--- START Selected excerpt ---

By Hana Saada

Ex- Algerian FM Ramtane Lamamra eyed as next UN Libya Envoy, replacing Salame

March 15, 2020 - 12:23

ALGERIA - Consultations have been taking place between United Nations Secretary-General Antonio Guterres and U.N. Security Council members about appointing former Algerian Foreign Minister Ramtane Lamamra as the body’s new Libya envoy, diplomats said on Wednesday.

Libya envoy Ghassan Salame quitted this month, citing health reasons. Meanwhile, US’ Stephanie Turco Williams will, temporarily, replace him as acting envoy until the appointment of a successor," pointed out Guterres in a statement Wednesday evening.

Williams held several positions, including Deputy Special Representative for Political Affairs at the UN Mission in Libya since 2018 and has gained more than 24 years' experience in government and international affairs.

For their parts and following Guterres informal consultations with some council members about appointing Lamamra, diplomats said most council members supported the appointment. 

Lamamra, 67, served as Algeria’s foreign minister from 2013 to 2017 and in that capacity played a prominent role in regional mediation efforts in different regions, Mali.

Previously, Mr. Lamamra was elected and served as the African Union’s Commissioner for Peace and Security from 2008 -2013. As Commissioner, he oversaw and led a period of increasing engagement by the African Union in mediation efforts. He has been a mediator in several African conflicts, notably in Liberia and helped forge a deepening partnership with the United Nations. Mr. Lamamra has, also, served as his country’s Permanent Representative to the United Nations and Ambassador to the United States.

As a reaction, and according to the Algerian press service, the current Algerian Foreign Minister Sabri Bukhadoum has expressed hope that the UN would appoint an envoy to Libya as soon as possible to replace the outgoing envoy Ghasan Salama, stressing that the new envoy should be agreed by all parties to the conflict, and not be biased to one parties at the expense of others.

“Algeria is continuing its efforts to resolve the Libyan crisis, saying positive developments will take place despite resignation of the UN Envoy,” added the same official.

--- END Selected excerpt ---
--- START Data lines ---

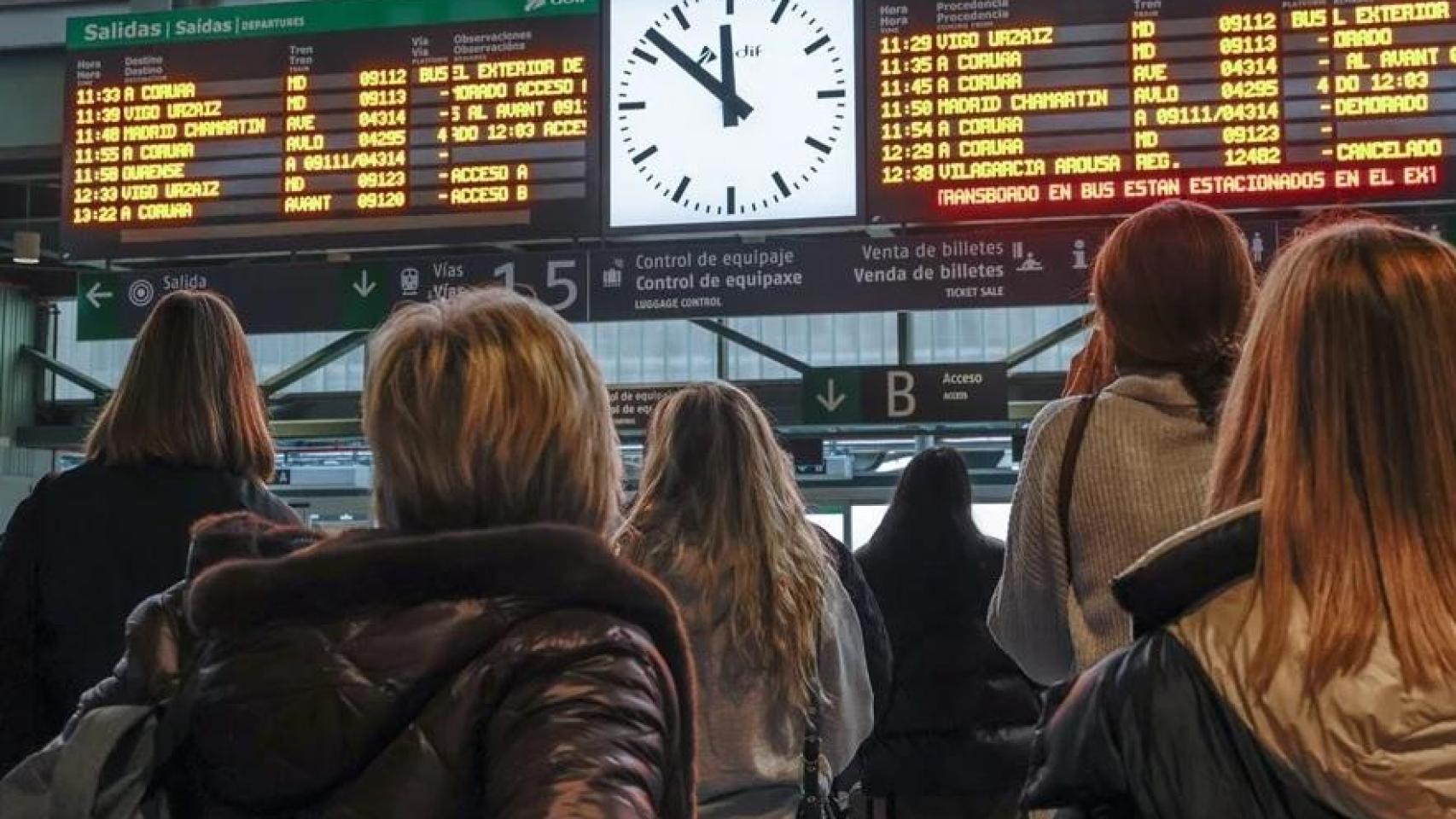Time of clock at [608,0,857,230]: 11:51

--- END Data lines ---
--- START Data lines ---

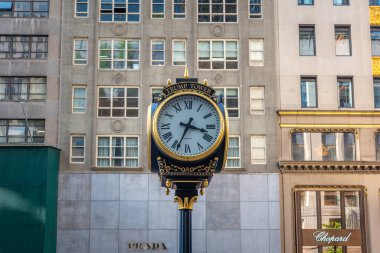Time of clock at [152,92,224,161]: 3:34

--- END Data lines ---
--- START Data lines ---

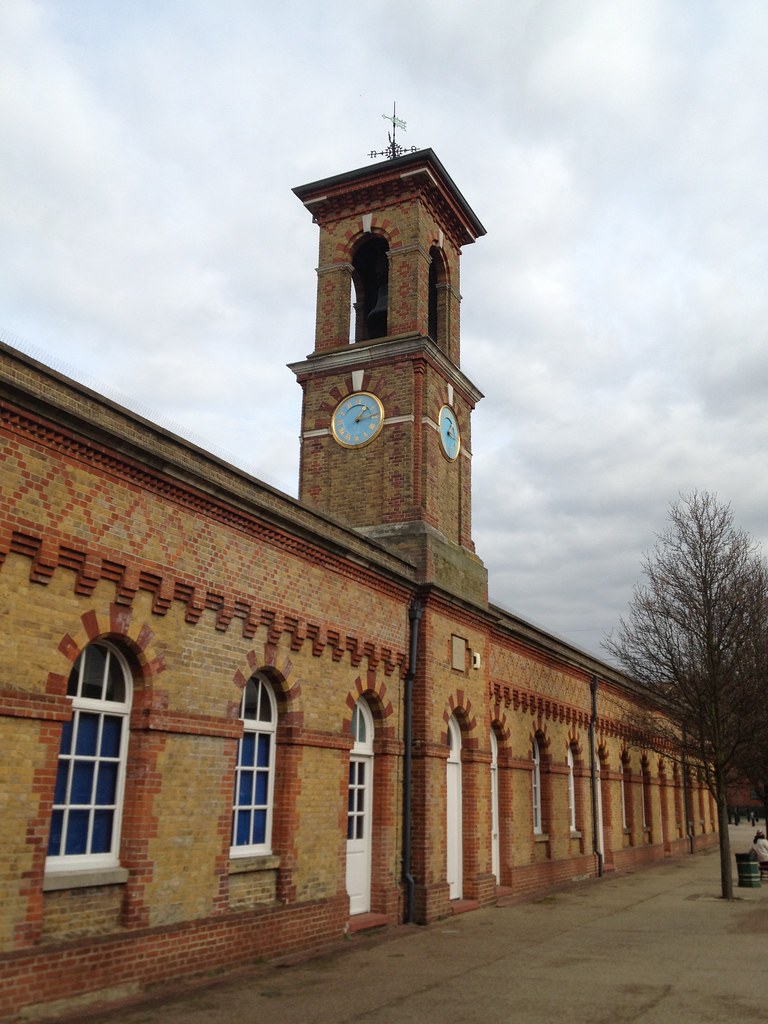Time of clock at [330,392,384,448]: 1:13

--- END Data lines ---

Your tasks>
A. Reproduce word for word the passage of the article on the next UN Libya envoy from "ALGERIA - Consultations" to "said on Wednesday.".
B. Write the next part of the news article about Ramtane Lamamra and the UN Libya envoy post, picking up after its final sentence.

Responses by task>
A.
ALGERIA - Consultations have been taking place between United Nations Secretary-General Antonio Guterres and U.N. Security Council members about appointing former Algerian Foreign Minister Ramtane Lamamra as the body’s new Libya envoy, diplomats said on Wednesday.

B.
Besides, the Algerian Prime Minister Abdelaziz Djerad reiterated, on Thursday in Oyo, the availability of Algeria to host the “inter-Libyan conference of reconciliation”, scheduled for next July.

“I have the honor to announce the availability of Algeria to host the inter-Libyan reconciliation conference planned for next July under the auspices of the AU in collaboration with the United Nations,” he declared at the opening of the 1st meeting of the AU contact group on Libya.

Mr. Djerad, who represents the President of the Republic, Abdelmadjid Tebboune, at this meeting, affirmed that Algeria “undertakes to provide all the facilities and to meet all the conditions necessary for the success of this important event” aimed at putting an end to the crisis in this country.

He reiterated, on this occasion, Algeria’s determination to continue its immutable, unwavering and unconditional efforts to contribute to the settlement of the crisis in Libya, while respecting the sovereignty and independence of this neighboring country, preserving its territorial integrity and allowing the Libyans to appropriate the political process.

The Prime Minister stressed, once again, the “pivotal role” that the neighboring countries of Libya must play in this process aimed at a political settlement of the crisis which is shaking that country, in accordance with the resolutions of the conference of ministers of the neighboring countries of Libya, organized on January 23 in Algiers.

Mr. Djerad expressed, in this context, Algeria’s willingness to “accompany the efforts of the United Nations and contribute effectively to the success of the Libyan dialogue process “.

“Algeria is ready to cooperate with the new UN special envoy for Libya,” he added, expressing the wish to see the new UN envoy appointed soon so that he can maintain the dynamics of the process of settling the crisis in Libya and preserving the gains made so far.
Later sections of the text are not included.